>>>>

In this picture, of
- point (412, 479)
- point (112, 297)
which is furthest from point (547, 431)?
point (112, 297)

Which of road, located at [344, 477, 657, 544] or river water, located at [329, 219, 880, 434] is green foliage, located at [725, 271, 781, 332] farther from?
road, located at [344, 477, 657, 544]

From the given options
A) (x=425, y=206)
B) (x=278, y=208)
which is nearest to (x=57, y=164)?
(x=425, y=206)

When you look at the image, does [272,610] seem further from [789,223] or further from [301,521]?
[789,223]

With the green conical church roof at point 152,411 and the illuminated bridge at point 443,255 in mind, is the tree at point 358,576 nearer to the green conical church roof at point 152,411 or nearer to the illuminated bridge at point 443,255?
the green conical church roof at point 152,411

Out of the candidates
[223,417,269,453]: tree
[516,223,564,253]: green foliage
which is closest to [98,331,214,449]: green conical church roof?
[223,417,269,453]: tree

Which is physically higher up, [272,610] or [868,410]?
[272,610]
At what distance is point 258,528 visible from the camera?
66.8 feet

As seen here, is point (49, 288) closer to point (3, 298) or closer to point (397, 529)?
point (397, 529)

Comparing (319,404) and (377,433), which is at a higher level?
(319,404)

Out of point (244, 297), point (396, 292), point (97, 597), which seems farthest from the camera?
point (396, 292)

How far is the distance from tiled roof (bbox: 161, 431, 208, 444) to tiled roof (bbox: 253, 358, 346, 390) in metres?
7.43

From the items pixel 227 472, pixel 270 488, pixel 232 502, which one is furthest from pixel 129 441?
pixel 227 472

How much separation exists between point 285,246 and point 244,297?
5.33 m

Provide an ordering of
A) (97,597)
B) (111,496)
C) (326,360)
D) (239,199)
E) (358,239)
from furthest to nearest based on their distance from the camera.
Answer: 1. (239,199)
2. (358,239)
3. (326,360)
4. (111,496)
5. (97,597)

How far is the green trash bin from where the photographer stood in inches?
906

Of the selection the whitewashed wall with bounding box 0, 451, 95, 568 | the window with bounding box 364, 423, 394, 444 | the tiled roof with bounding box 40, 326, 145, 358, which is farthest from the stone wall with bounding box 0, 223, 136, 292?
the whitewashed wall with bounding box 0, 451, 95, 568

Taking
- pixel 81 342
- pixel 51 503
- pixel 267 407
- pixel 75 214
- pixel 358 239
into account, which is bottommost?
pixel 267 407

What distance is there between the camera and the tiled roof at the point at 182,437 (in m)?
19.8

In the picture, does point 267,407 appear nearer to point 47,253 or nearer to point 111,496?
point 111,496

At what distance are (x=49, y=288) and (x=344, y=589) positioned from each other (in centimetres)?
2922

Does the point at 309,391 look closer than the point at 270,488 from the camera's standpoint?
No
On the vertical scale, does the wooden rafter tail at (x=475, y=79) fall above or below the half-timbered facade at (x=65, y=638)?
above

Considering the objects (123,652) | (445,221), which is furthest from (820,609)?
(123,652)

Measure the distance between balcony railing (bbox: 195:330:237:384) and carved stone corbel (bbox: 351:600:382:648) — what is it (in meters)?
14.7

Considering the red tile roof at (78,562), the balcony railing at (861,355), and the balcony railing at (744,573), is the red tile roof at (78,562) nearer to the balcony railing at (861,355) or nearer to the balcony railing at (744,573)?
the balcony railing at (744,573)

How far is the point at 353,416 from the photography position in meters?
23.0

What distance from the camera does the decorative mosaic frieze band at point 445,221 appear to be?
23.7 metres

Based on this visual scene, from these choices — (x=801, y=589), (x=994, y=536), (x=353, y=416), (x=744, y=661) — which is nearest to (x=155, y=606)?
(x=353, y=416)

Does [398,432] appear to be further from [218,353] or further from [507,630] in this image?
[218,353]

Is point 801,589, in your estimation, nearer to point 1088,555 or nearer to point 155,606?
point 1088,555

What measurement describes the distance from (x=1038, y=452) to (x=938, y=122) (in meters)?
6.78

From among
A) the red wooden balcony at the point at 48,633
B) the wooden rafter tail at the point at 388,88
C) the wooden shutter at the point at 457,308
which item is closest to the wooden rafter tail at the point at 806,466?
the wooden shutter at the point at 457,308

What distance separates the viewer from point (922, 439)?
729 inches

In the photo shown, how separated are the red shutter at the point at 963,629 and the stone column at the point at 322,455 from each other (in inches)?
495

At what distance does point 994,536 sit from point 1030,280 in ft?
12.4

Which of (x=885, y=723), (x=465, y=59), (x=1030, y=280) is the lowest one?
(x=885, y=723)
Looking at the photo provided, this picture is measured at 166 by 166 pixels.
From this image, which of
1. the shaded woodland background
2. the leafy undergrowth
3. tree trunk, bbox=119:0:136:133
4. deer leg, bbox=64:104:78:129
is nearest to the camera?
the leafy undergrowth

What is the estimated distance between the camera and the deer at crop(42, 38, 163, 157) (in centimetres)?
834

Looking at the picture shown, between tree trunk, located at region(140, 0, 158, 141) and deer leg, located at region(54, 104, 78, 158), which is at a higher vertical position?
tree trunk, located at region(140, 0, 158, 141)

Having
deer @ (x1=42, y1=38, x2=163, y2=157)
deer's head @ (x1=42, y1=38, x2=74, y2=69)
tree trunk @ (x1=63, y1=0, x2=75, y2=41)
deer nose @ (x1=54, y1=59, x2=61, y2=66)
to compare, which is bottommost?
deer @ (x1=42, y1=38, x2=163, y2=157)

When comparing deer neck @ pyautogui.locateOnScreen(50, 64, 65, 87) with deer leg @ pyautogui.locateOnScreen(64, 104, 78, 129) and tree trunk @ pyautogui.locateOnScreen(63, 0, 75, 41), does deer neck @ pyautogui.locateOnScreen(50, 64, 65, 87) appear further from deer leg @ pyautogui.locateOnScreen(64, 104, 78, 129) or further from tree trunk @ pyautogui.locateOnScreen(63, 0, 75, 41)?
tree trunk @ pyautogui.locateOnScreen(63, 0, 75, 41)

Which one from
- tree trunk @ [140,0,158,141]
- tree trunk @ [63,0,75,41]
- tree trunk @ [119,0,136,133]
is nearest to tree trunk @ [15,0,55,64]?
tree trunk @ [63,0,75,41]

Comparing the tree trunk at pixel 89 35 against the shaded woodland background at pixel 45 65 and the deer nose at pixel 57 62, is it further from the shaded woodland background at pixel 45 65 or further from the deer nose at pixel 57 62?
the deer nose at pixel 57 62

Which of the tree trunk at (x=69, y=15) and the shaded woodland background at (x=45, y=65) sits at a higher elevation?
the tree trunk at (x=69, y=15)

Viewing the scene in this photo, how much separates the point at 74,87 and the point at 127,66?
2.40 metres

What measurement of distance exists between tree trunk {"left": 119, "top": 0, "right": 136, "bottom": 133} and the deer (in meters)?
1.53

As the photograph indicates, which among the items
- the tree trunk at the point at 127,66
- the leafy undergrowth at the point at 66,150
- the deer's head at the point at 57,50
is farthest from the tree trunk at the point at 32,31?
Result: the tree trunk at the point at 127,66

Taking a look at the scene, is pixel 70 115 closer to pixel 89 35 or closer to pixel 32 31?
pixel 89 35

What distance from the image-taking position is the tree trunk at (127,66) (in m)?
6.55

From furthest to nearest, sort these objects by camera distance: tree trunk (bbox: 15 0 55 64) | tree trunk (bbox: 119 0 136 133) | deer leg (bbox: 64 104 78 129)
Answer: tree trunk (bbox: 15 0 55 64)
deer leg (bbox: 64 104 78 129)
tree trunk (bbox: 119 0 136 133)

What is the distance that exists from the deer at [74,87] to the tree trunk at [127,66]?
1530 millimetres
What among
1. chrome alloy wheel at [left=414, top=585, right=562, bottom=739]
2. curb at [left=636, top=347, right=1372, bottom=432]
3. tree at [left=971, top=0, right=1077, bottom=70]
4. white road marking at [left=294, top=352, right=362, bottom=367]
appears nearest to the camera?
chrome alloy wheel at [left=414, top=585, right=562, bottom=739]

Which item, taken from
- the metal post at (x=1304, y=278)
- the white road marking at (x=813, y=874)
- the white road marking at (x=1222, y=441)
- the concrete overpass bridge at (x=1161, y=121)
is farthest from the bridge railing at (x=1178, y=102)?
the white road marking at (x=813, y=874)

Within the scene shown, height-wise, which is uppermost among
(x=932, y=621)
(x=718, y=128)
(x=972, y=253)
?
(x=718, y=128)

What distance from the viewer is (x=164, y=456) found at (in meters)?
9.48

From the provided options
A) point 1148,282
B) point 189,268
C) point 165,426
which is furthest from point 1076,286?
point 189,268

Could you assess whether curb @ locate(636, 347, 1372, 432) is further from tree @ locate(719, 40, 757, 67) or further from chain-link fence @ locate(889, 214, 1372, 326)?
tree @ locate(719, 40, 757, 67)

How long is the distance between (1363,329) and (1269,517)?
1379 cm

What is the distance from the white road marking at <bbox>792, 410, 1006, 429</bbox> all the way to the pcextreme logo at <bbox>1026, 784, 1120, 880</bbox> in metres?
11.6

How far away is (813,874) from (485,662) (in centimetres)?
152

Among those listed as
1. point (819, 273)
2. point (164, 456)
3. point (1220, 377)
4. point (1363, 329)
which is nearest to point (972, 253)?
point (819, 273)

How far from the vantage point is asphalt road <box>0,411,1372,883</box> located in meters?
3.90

<<<<

• _What the task asks_
Extract the lines from the line with "What distance is there" up to and including the line with "23.7 metres", copying each one exactly as it appears.

• _Expected answer_
What distance is there between the camera and the tiled roof at the point at 182,437 (in m)?
19.8

In the picture, does point 267,407 appear nearer to point 47,253 or nearer to point 111,496?
point 111,496

At what distance are (x=49, y=288) and (x=344, y=589) positioned from each other (in centimetres)?
2922

Does the point at 309,391 look closer than the point at 270,488 from the camera's standpoint?
No
On the vertical scale, does the wooden rafter tail at (x=475, y=79) fall above or below the half-timbered facade at (x=65, y=638)?
above

Considering the objects (123,652) | (445,221), which is furthest from (820,609)?
(123,652)

Measure the distance between balcony railing (bbox: 195:330:237:384) and carved stone corbel (bbox: 351:600:382:648) — what is it (in meters)?
14.7

Considering the red tile roof at (78,562), the balcony railing at (861,355), and the balcony railing at (744,573), is the red tile roof at (78,562) nearer to the balcony railing at (861,355) or nearer to the balcony railing at (744,573)?
the balcony railing at (744,573)

How far is the point at 353,416 from the photography position in meters?
23.0

What distance from the camera does the decorative mosaic frieze band at point 445,221 appear to be?
23.7 metres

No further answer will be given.